Kelelawar itu terus mengepak-ngepakan sayap
raksasanya. Suaranya kembali melengking mengerikan. Aku memejamkan mata,
berusaha menciptakan apa pun yang kuimpikan. Ini tidaklah begitu susah,
pengalaman masuk ke dalam mimpi memberiku beberapa gambaran yang akan kugunakan
sebagai perisai untuk melawan kelelawar raksasa itu.

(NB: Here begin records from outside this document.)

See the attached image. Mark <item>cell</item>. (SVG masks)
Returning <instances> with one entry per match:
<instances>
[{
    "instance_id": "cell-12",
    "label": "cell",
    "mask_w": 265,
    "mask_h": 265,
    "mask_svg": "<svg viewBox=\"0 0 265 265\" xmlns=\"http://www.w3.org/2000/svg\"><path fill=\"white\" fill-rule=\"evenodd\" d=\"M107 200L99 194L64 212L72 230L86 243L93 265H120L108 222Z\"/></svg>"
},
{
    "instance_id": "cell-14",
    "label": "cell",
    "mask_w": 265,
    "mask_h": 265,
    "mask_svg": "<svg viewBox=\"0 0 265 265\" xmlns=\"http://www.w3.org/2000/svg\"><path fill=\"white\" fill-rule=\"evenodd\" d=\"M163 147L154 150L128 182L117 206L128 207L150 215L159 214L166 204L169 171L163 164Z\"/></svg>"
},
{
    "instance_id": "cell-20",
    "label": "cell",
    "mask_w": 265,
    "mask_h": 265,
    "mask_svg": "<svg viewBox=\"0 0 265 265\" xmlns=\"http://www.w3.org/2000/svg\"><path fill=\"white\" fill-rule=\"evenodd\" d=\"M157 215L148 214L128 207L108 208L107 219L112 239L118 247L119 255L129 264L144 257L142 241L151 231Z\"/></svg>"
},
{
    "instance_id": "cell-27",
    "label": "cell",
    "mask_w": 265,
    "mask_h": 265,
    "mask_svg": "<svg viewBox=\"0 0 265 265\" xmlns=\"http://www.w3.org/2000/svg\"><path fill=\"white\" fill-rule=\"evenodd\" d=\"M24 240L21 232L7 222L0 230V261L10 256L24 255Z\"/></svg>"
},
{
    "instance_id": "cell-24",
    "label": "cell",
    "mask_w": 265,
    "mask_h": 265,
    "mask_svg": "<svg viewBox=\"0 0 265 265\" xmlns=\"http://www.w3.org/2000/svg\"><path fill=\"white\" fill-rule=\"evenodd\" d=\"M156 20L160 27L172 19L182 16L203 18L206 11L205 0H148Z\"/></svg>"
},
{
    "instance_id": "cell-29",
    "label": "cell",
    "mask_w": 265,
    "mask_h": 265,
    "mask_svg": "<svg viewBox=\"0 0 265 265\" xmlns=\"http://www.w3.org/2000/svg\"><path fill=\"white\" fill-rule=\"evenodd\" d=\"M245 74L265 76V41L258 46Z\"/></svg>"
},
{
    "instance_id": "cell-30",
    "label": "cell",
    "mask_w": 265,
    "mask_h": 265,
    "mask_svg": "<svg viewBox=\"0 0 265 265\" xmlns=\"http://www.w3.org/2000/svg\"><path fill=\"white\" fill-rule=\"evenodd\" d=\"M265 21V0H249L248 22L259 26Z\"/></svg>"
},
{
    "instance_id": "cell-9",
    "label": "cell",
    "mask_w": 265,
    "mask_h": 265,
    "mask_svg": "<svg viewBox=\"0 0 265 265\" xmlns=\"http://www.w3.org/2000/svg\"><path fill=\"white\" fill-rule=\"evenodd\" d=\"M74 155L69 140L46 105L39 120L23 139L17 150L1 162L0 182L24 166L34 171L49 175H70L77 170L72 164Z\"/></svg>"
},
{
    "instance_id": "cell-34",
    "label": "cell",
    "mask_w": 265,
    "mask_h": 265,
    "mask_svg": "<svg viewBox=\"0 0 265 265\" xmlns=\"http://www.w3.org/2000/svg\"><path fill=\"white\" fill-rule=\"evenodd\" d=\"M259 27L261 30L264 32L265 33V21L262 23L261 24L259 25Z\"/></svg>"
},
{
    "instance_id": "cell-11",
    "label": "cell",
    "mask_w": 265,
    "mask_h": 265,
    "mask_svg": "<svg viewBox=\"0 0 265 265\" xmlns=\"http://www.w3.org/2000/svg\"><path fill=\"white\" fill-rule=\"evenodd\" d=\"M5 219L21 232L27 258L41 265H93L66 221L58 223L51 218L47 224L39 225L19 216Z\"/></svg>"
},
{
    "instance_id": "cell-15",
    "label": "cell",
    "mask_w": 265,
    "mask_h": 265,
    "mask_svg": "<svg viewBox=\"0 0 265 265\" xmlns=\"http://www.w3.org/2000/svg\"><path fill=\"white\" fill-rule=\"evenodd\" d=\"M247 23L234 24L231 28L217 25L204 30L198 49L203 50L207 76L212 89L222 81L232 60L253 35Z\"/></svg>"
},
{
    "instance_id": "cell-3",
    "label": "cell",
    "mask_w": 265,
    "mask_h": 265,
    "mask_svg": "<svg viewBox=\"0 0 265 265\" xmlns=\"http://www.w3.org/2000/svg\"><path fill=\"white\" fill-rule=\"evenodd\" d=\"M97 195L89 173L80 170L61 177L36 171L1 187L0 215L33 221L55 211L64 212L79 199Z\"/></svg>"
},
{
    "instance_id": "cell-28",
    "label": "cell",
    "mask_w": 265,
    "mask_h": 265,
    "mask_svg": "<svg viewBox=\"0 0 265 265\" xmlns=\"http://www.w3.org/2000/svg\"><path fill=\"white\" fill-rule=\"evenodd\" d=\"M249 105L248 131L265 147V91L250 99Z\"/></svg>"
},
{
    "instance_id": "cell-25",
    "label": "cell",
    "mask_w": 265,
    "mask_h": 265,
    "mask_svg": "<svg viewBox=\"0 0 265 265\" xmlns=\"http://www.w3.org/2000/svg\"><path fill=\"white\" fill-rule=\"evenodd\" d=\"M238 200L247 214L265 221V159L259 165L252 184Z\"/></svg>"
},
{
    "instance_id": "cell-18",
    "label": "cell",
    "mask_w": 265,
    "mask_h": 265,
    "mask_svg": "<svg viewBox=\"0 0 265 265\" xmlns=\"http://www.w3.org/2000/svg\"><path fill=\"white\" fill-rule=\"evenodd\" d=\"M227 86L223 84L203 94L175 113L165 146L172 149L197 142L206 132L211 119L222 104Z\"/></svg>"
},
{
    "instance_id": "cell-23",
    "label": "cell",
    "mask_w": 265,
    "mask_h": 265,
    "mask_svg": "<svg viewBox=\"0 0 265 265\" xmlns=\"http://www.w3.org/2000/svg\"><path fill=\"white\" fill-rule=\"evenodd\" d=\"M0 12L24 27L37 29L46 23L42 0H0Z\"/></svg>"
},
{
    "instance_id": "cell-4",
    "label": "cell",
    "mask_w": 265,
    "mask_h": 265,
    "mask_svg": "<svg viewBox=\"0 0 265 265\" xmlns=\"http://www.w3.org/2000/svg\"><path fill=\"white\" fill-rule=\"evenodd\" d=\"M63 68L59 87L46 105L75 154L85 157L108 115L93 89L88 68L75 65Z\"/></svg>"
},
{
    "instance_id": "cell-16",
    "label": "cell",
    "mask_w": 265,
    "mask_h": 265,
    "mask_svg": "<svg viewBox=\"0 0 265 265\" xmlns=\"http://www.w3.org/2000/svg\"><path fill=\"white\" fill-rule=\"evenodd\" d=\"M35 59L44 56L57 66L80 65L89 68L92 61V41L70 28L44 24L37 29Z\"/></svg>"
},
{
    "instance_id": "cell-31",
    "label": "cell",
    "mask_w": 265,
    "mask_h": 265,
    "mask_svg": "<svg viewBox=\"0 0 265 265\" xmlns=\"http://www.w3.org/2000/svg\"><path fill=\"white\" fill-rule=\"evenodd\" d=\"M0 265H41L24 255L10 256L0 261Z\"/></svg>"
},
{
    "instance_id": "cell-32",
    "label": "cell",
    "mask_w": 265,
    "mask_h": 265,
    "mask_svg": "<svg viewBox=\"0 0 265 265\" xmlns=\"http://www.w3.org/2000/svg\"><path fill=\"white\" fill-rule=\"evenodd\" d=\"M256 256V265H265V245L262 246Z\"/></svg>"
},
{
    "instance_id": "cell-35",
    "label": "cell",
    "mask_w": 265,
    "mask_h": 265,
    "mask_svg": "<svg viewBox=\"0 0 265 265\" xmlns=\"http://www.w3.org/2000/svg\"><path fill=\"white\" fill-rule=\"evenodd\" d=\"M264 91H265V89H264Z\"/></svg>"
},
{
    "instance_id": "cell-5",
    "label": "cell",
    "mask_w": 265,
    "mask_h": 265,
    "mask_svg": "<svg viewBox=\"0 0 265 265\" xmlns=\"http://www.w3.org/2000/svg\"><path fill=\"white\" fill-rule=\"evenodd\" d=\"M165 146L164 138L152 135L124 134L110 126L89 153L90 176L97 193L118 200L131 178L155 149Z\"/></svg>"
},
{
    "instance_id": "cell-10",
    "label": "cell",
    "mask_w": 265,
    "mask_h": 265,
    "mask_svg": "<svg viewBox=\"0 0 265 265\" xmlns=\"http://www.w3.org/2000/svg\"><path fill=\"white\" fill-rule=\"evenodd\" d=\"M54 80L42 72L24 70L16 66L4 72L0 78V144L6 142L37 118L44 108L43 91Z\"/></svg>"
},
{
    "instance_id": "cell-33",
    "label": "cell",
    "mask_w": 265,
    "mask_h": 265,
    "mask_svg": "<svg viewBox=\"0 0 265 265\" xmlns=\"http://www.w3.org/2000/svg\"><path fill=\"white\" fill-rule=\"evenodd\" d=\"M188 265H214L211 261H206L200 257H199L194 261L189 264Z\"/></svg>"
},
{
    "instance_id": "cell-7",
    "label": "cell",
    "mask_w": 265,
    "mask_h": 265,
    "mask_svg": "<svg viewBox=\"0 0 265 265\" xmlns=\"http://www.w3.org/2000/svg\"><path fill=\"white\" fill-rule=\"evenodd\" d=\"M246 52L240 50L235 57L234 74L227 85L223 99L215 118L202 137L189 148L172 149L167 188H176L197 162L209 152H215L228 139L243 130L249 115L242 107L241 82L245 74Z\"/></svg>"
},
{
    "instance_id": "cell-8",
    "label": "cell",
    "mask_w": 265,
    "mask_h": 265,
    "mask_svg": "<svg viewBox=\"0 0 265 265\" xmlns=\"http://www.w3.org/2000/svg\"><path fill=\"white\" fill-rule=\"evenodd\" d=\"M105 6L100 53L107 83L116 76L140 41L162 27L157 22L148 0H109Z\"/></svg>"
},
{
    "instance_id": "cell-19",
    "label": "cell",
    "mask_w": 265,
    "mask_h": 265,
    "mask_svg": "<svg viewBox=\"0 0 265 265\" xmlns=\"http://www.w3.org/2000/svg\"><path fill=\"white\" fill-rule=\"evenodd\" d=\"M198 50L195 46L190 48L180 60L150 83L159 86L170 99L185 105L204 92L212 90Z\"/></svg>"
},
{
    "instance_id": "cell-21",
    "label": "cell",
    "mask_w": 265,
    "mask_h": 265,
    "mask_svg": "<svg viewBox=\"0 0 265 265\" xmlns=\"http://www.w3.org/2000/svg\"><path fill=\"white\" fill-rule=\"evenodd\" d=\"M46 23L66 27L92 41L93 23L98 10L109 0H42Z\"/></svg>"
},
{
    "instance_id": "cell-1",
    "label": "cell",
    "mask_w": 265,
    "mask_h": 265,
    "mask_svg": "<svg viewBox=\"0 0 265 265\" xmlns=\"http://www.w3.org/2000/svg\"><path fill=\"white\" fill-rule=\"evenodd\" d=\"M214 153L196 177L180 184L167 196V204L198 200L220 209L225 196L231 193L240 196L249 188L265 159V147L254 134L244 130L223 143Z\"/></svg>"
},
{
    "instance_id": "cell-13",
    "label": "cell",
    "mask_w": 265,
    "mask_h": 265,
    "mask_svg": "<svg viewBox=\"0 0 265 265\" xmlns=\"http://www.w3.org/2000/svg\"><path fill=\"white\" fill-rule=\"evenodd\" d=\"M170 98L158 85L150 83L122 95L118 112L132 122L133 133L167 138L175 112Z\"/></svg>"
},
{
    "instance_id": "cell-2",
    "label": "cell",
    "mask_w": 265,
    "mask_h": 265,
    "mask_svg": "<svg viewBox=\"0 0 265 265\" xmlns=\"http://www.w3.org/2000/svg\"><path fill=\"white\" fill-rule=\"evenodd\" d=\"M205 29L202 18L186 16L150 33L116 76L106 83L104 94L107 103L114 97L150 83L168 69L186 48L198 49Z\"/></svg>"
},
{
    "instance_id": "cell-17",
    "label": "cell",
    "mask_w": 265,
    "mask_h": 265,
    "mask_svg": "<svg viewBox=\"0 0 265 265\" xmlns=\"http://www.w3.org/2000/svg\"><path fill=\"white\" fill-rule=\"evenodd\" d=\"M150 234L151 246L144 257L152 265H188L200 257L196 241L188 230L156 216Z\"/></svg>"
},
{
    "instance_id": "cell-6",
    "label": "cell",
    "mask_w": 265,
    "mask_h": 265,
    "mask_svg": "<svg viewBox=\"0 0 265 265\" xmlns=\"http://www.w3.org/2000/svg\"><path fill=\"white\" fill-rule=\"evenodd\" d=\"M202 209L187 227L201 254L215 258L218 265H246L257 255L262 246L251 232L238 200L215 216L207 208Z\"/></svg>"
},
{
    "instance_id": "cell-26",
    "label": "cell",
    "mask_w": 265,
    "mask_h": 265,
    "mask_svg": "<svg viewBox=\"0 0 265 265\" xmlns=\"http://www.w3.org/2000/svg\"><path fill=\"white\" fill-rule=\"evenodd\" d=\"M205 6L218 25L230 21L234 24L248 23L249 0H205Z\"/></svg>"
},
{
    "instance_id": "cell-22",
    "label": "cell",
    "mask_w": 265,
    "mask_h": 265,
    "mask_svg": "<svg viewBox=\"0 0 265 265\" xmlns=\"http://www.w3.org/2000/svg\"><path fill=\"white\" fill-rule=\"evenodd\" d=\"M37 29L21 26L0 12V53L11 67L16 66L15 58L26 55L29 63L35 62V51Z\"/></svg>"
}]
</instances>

Selama beberapa detik aku membayangkan diriku
bercahaya, memang benar, tubuhku langsung bercahaya
sangat terang, seolah aku memakai jubah berbahan cahaya. Aku tidak tahu apakah
kelelawar takut akan cahaya, tapi nyatanya cahaya itu memukul mundur kelelawar
raksasa itu.
Ada sesuatu yang aneh dengan mimpi yang aku
ciptakan kali ini. Sesosok manusia transparan seolah muncul begitu saja tanpa
kuminta. Aku tidak mengerti apa yang selanjutnya terjadi, cahaya terang yang
keluar dari manusia transparan itu membuat mataku silau.
Napasku terengah-engah dengan dada terasa
sesak. Paru-paruku bagaikan diremas-remas dengan paksa begitu menyadari bahwa
kelelawar itu telah lenyap. Rasanya aku ingin segera sadar dari mimpi ini.
Sesuatu berdenyut hebat di dalam kepalaku sekarang, membuatku linglung dan
ambruk. Setelah itu aku tidak ingat apa-apa lagi, semuanya telah berubah gelap.